Blade Runner: Roy zig-zagging down the dark hallway toward the camera

There is a scene in Strangers on a Train that has always stuck in my mind. Please bear with me as I haven’t seen the movie in a while so I may get some details wrong.
I think one of the guys is at a fair or carnival to kill a woman and they take a canoe to a little island. During the ensuing scuffle, someone’s glasses are knocked to the ground. Guy strangles girl but you only see it in the reflection in the glasses. Very creepy and well done shot.

What absolutely makes this shot for me is that there are few jarring cuts from watching Brody to watching from Brody’s POV. The cut is as people walk “in front” of our POV, and as their brightly colored bathing suits pass, the shot changes. I love it.

The Bridge on the River Kwai has a few more of my favs, including Nicholson and Saito staring each other down, and Nicholson standing on the bridge contemplating his career.

from Amelie:

Amelie is standing on a lock in a canal, skipping stones. The shot starts from behind and below her, twists over her head and returns to water level about thirty feet in front of her, just in time for a rock to come skipping at the lens.

The entire segement of the village of the watermills from Dreams. Stunning.

Now, I don’t remember sexactly what the scene was, but there was something that made me say “that is a great shot”. Actually, I say that quite a bit, I just don’t remember every scene that brings it out. I’ll start going through my film library again.

Oh really?

I’ll always remember the scene from Reds when Diane Keaton goes to the station to met Warren Beatty’s train and sees the body being taken off of the train. She turns around with her eyes close, then she opens them and there’s Warren just looking at her.

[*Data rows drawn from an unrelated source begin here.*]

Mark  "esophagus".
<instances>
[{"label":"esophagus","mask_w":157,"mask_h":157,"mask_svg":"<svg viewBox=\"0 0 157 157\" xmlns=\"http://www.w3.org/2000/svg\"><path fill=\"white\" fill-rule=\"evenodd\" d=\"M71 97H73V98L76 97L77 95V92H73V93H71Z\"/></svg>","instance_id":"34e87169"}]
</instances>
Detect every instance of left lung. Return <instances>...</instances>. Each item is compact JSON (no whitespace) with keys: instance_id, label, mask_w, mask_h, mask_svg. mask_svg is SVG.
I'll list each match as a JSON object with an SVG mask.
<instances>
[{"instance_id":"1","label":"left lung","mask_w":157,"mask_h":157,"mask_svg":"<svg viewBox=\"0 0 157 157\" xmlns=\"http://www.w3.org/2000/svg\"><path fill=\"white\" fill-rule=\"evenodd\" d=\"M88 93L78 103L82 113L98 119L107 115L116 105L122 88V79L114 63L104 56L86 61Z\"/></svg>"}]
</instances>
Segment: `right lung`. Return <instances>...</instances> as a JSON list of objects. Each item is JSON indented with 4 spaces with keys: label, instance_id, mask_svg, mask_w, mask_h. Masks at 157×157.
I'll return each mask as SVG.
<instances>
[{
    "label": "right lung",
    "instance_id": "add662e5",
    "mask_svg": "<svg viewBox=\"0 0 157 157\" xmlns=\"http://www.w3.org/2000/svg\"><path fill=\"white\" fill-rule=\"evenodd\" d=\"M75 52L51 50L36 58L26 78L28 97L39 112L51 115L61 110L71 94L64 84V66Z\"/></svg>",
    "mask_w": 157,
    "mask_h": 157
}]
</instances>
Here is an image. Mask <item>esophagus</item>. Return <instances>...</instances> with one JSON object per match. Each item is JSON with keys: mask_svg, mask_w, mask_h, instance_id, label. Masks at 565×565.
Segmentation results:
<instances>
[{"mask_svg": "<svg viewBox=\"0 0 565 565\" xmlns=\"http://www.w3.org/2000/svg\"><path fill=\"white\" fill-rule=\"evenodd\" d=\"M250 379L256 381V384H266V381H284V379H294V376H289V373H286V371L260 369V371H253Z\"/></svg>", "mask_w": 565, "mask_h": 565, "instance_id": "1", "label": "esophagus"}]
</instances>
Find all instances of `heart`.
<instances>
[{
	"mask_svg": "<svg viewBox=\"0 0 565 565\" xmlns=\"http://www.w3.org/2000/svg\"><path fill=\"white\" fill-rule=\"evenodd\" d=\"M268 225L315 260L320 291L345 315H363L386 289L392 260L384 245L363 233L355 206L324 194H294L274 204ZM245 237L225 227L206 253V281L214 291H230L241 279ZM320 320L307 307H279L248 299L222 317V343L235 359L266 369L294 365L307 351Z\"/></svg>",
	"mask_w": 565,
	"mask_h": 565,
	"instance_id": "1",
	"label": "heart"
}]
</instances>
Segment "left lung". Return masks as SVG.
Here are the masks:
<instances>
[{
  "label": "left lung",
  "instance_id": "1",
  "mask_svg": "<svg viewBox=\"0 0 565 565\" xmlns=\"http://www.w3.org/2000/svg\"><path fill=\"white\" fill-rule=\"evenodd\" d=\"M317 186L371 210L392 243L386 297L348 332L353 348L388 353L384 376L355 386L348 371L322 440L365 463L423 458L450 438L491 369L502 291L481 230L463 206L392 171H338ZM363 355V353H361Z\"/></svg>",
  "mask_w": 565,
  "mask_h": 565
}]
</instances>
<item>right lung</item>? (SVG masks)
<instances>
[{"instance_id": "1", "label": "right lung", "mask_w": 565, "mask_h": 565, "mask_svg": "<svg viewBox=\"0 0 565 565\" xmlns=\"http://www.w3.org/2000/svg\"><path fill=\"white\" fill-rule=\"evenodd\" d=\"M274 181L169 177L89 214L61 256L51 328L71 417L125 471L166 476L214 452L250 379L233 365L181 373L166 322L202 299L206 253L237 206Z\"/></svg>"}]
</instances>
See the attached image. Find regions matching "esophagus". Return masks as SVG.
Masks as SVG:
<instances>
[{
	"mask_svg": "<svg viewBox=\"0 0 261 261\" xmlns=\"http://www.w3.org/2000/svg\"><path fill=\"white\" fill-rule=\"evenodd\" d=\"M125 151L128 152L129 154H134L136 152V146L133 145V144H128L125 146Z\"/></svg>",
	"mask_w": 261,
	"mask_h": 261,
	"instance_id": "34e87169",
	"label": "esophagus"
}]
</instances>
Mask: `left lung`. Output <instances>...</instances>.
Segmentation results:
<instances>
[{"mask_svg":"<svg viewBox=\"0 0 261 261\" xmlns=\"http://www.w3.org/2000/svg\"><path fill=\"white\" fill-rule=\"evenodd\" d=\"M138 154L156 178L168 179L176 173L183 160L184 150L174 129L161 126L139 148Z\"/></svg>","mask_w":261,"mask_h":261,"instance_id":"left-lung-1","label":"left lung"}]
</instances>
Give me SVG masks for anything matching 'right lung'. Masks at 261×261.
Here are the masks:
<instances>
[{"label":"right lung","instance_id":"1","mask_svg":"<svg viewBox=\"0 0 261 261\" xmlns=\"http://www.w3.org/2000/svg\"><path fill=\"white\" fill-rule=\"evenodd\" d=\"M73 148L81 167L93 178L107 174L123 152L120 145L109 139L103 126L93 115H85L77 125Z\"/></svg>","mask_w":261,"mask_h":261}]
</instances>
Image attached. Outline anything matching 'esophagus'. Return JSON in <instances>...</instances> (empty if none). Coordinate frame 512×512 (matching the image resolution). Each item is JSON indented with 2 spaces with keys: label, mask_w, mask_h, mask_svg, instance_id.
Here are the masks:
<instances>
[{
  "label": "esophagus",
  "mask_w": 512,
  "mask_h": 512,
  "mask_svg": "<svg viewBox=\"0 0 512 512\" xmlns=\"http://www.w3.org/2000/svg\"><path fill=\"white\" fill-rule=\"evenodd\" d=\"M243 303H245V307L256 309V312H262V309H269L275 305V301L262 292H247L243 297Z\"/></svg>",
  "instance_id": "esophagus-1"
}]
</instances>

Especially the first shot of Barad-Dur. You get this shot of some orcs or whatnot walking around on the top of a jagged, dark tower, and think “OK, so that’s the Dark Tower? Not too bad.”, and then the camera pans out and you see that that’s just a small outcropping of the whole massive edifice.

Johnathan Harker riding across a wind-swept plain in the final shot of Werner Herzog’s Nosferatu.

A young Martin putting his hand up to a vibrating window, thus stilling it and signifying that he has found a measure of peace in Proof.